Locate every line below that contains the word "California" and copy it.

(DATA SUPPLIED begins)

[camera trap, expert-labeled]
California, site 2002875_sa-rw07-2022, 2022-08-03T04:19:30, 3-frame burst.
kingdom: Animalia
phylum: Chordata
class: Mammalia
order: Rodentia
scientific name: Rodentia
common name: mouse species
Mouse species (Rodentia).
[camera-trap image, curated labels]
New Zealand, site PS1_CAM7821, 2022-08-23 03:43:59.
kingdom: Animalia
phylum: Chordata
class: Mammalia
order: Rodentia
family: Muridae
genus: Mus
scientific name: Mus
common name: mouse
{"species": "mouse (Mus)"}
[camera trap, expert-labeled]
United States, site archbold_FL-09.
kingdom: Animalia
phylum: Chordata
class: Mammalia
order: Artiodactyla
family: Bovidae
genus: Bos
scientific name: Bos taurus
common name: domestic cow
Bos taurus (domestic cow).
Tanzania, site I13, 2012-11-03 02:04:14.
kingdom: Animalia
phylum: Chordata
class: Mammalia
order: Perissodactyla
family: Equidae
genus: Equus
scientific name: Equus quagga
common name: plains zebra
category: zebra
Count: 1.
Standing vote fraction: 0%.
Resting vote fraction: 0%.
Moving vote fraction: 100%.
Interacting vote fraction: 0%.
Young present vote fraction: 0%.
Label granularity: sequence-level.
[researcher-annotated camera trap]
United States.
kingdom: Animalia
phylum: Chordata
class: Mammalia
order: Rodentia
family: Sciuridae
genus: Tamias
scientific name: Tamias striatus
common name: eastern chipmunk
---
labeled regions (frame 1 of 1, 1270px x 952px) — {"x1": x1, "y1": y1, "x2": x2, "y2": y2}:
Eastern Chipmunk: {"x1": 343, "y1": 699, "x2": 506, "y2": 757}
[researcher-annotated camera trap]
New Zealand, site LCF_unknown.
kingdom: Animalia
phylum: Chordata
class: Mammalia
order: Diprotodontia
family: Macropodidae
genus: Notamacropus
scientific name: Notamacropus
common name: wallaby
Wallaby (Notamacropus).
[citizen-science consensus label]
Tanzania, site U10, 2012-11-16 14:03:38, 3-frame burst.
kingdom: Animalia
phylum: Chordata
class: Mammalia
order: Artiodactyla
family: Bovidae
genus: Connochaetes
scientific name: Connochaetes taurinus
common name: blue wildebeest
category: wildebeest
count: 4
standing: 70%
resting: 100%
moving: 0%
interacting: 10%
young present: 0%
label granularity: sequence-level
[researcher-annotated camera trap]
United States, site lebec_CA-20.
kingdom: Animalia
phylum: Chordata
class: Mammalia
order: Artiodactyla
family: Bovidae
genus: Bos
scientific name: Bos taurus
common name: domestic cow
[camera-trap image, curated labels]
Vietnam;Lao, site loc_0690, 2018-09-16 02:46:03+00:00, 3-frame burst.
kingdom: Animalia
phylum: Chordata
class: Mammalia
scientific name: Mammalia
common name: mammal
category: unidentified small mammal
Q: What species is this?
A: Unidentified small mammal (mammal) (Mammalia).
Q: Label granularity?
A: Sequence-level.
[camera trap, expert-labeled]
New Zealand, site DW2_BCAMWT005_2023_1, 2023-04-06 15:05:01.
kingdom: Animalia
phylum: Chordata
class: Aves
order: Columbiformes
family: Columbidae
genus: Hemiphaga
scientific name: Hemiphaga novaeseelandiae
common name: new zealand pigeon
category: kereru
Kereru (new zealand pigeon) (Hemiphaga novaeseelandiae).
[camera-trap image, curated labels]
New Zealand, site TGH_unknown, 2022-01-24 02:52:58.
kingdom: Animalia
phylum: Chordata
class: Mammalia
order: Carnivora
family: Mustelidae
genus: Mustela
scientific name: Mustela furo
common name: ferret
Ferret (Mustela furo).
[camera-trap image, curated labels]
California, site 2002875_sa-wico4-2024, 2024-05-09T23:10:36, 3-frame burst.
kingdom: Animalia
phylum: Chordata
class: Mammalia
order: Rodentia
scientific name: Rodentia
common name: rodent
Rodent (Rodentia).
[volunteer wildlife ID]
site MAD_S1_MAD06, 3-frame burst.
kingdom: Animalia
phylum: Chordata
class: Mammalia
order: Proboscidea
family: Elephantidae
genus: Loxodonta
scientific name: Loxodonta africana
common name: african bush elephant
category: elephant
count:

(DATA SUPPLIED ends)

◆ **TASK ANSWER**:
California, site 2002875_sa-rw07-2022, 2022-08-03T04:19:30, 3-frame burst.
California, site 2002875_sa-wico4-2024, 2024-05-09T23:10:36, 3-frame burst.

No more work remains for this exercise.